-- Tâches et exercices --
**a)** Dans le poème « Le Centre de la ville » de l'extrait fourni, relevez tous les noms en « -eurs » placés juste après « Les ».
**b)** Répondez brièvement à ces questions sur l'extrait fourni, une réponse par ligne :
(i) Quel éditeur a publié le recueil « Oeuvres Poétiques », et en quelle année ?
(ii) Depuis combien d'années le chemin de la passante croise-t-il la route de celui qui parle dans « Sœur inconnue » ?
(iii) À qui la passante est-elle comparée dans ce même poème ?
**c)** Reprenez l'extrait fourni ci-dessous et prolongez-le à partir de son dernier mot.

-- Extrait fourni --
☆ ☆ ☆
Le Centre de la ville *
Il regarde passer d’un œil aigu secret Les bonheurs les bijoux les
nuques parfumées Les pâleurs les courroux les lèvres desséchées Les douceurs les
genoux les paupières baissées Les rôdeurs pleins de poux les âmes harassées Les
chercheurs d’amour fou les jambes flagellées Les voleurs les pioupious les têtes
condamnées Les penseurs les marlous les prêtresses damnées. Ils passent bien
comptés à pas pressés à pas comptés Leur visage porté à hauteur d’homme Mais lui
le figé dans le cristal du jour Le simple et le caché, l’ouvert et le fermé Le
regarde passer ce peuple d’os et d’ombres Bénévoles passants qui jouent graves
leur jeu Avec la fatale sérénité des astres dans le ciel. (*) Tiré du recueil
Oeuvres Poétiques, Editions Phi, Differdange, 2011 (www.phi.lu).
Giulio-Enrico Pisani
L’auteur dit, chante, exprime la passante par excellence, celle
qui est destinée à le rester, à ne jamais cesser de passer, autorisant de la
sorte toutes les fougues : Sœur inconnue * Toi la passante, dont le chemin, Jour
après jour, toujours le même, Croise ma route, certes, en vain, Depuis trente
ans, inconnue, je t’aime.
De ton sourire - c’est tout ce que j’ai - Les frôlements distants
je chéris. Tu es comme une sœur, mais un jour, qui sait, Dans l’au-delà ou au
paradis L’amour que nous n’avons pas fait Vêtu d’inceste nous sera permis. (*)
☆ ☆ ☆
-- Liste de données --
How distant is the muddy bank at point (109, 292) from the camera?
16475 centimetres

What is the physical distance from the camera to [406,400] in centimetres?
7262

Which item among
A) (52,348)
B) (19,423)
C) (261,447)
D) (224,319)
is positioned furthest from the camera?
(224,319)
☆ ☆ ☆
-- Réponses par tâche --
**a)** bonheurs, pâleurs, douceurs, rôdeurs, chercheurs, voleurs, penseurs

**b)**
(i) Les Editions Phi, en 2011.
(ii) Depuis trente ans.
(iii) À une sœur.

**c)**
Tiré du recueil Amours d’un soir de septembre / Spätseptemberabendliebe
(Editions Schortgen, Esch-sur-Alzette, 1996)
Pierre Schumacher
Chez l’écrivain luxembourgeois Pierre Schumacher, la poésie sourd
comme parfum volatil - quasi clandestin - de son contenant secoué entre les
coffres de l’écrivain, du philosophe, de l’architecte, du peintre et de
l’illustrateur, comme entassées dans un porte-bagages du transsibérien.
Comment ne pas penser ici à Blaise Cendrars en lisant ce voyageur
au regard aussi attentif que perpétuellement émerveillé du monde ? Pierre
Schumacher a publié en 2005, aux Editions Saint-Paul (www.editions.lu) Quand
deux trains se croisent et en 2010 un journal, La Quatrième saison.
À la rue, le poète substitue le quai d’une gare où l’on ne fait
que partir. La passante se décline ici en voyageuse, sans doute littéralement et
dans tous les sens (pour reprendre l’injonction rimbaldienne). Le poème se
termine sur la Détresse. Tout finit en détresse. À la réflexion, ce n’est pas la
passante qui est furtive, mais la vie.
Blonde, beige et sans bagages* Le quai d’une gare ressemble à une
allée. Le vent y chasse Les feuilles.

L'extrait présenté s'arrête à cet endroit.